About Becoming an Amazon Conservation Volunteer
Becoming an Amazon conservation volunteer is important, as they are vital in the fight to protect the world’s largest rainforest from the continued threat of deforestation. This is due to illegal logging, mining, farm building and unsustainable agriculture. Its wildlife is also endangered by hunting. All project research exists to further conservation in this region.
The project site is on a 4,460-hectare reserve and is a part of the last frontier of virgin rainforest in the world. Many factors protect the reserve; a Forest Ranger protection system, as well as financial sustainability from education and volunteering. There is also community engagement and a sustainable development programme in the watershed.
Amazon conservation volunteers and interns assist in the project’s conservation-focused, scientific research. The goal is two-fold. To develop management strategies based on data results and to educate volunteers to be worldwide ambassadors for research, conservation and education. This Amazon conservation volunteer programme will teach participants universal wildlife research methods. It will also prepare them for future careers and open their minds to new ideas. Research undertaken by the teams helps determine strategies for local conservationists. This is specifically in the aim of creating a Biodiversity Corridor.
On this programme, volunteers assist the indigenous Forest Rangers with their daily patrols. Rangers protect the important frontiers of the rainforest. They play a vital role in maintaining a presence on the 4,460-hectare reserve. As well as on the 5,500-hectares belonging to the partners and neighbours in the region. Their consistent presence is often enough to prevent illegal activities.
While on patrol, the Forest Rangers collect a wealth of research data. This helps keep track of wildlife populations and biodiversity. They also identify areas where impact to the forest may be likely to happen in the future. The Forest Ranger team also contributes to the long-term collection of core data sets. This is for both Neotropical mammals and for big trees.

Given material:
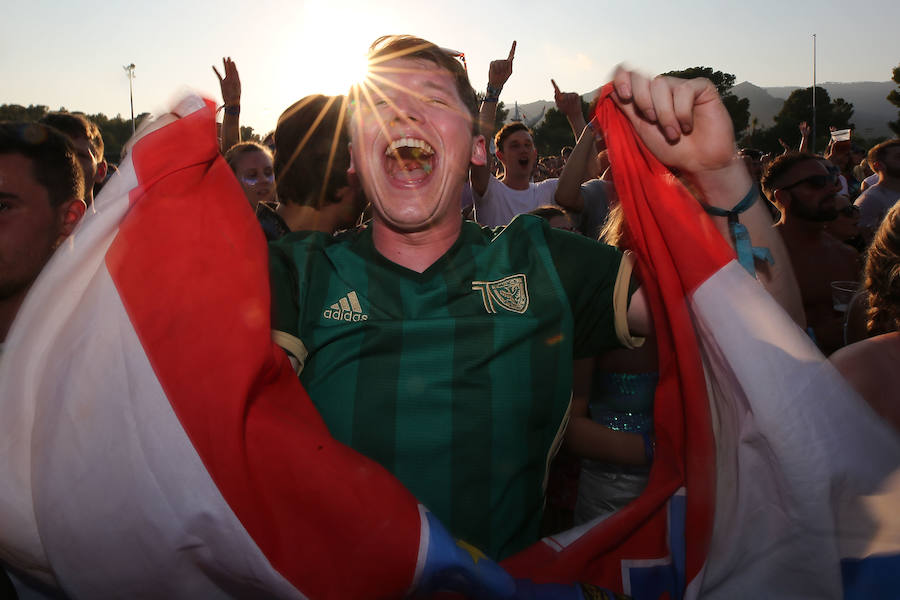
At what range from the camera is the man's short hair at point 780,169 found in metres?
4.46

Description of the task: Turn the paragraph of the Amazon conservation text beginning "On this programme, volunteers assist" into a short bulleted list that keeps its main facts.

Result for this task:
- Volunteers help the indigenous Forest Rangers on their daily patrols.
- The rangers protect important frontiers of the rainforest.
- They maintain a presence on the 4,460-hectare reserve and on 5,500 hectares belonging to partners and neighbors in the region.
- Their consistent presence is often enough to prevent illegal activities.